Posts from may2 in thread „Harry Carey Jr.“

    Peter Bogdanovich wrote a tribute for his memorial.


    Harry Carey, Jr.—Dobe to his friends and family—was the son of one of the very first great Western stars, and now he has become the last of the cowboys from the Golden Age. Introduced to pictures by John Ford, who had been championed as a director by father Harry Carey before they did about 25 pictures together, the son soon became an attractive and charming Western star himself in such Ford classics as Three Godfathers, She Wore A Yellow Ribbon, Wagon Master, Rio Grande, and The Searchers. He also made a remarkable impression in Howard Hawks’ first Western classic, Red River. And he has written with grace, humor and perception of his days on the Ford pictures in a loving memoir appropriately titled "Company of Heroes." He is now the last of that valiant company to “go West,” as Jack Ford used to put it.

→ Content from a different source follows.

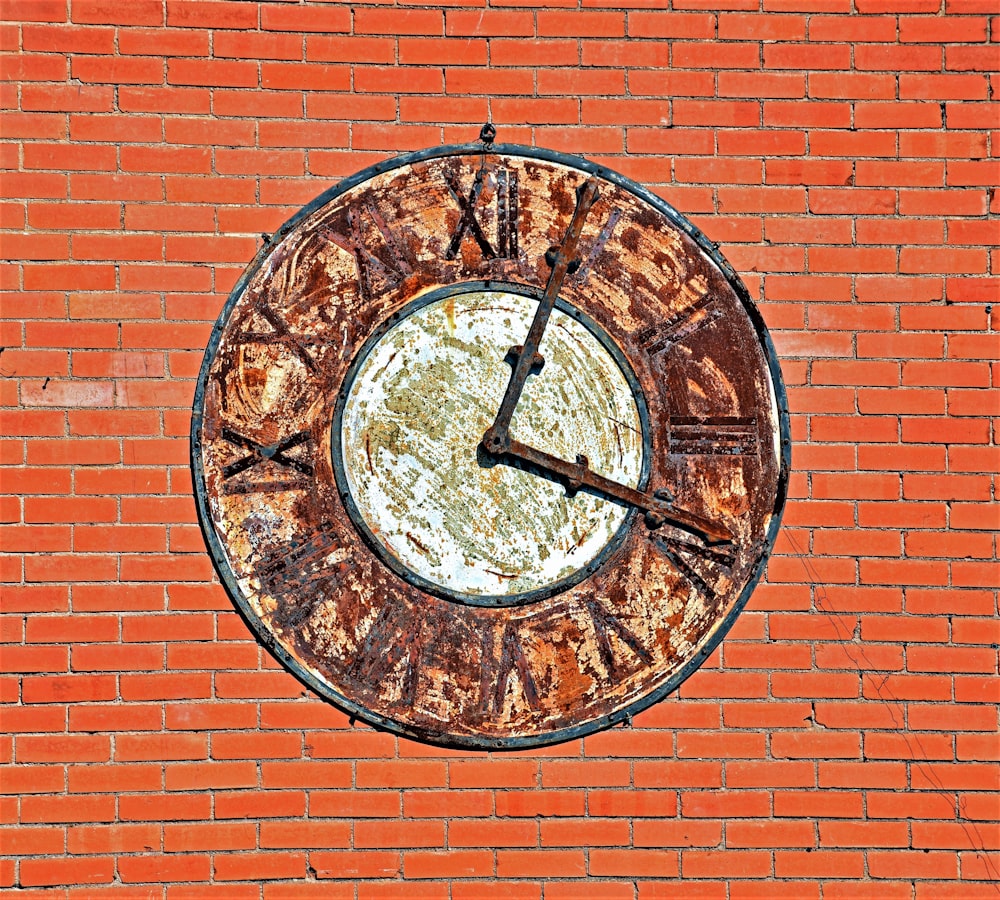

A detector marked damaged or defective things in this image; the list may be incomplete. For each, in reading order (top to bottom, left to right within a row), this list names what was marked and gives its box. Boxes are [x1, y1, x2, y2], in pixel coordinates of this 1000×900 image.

rusted clock [193, 132, 788, 752]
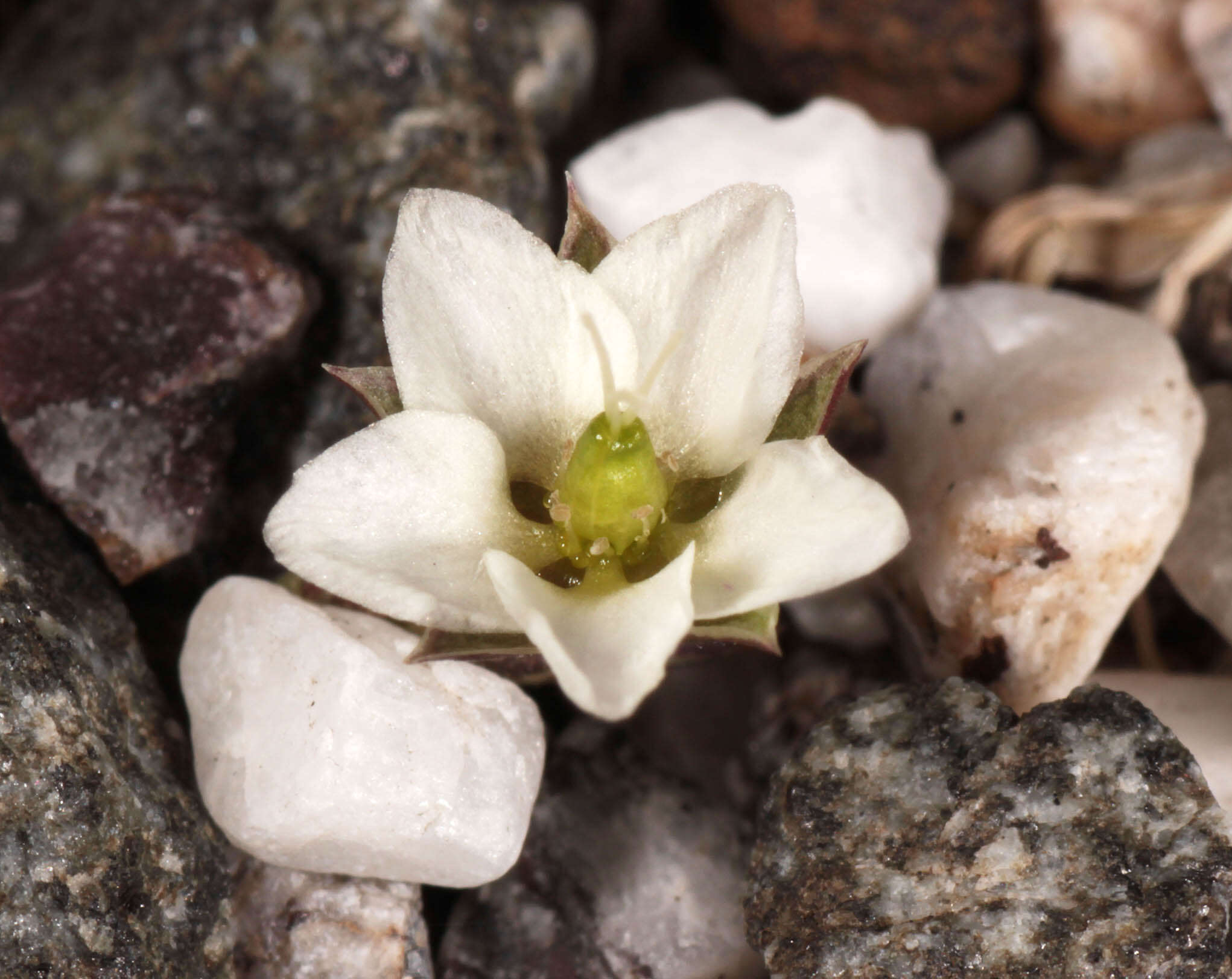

    I was privileged to know Dobe (nicknamed short for adobe because of his red hair) for nearly half a century, since we met on the set of Ford’s Cheyenne Autumn in Monument Valley in 1963. I was even more privileged to have Dobe in the cast of two pictures I directed, Nickelodeon in 1976, and Mask in 1985; he was terrific in each of these, and a joy to have around, a solid professional, but also a brilliantly deadpan, hilarious raconteur of the days of the giants in pictures. We also shot an amusing interview with Dobe in 2006 for my documentary, Directed by John Ford, and three years later we got together again and recorded a commentary track for the DVD release of Wagon Master; it was a wonderful time, seeing and hearing Dobe reacting to the movie—among his biggest roles too--as he watched it, and often very funny.
    Yet that’s always what he was like, funny and human, and gentle too. There just wasn’t a mean bone in his body. We spoke on the phone a few times, but the Wagon Master recording, I’m sorry to say, was the last time I saw Dobe. He was always encouraging, and eternally upbeat, with a boyish innocence to the end. He was one of a kind, and will always be missed as a loyal friend and collaborator.


    Adios, Dobe, though I know your spirit will never die.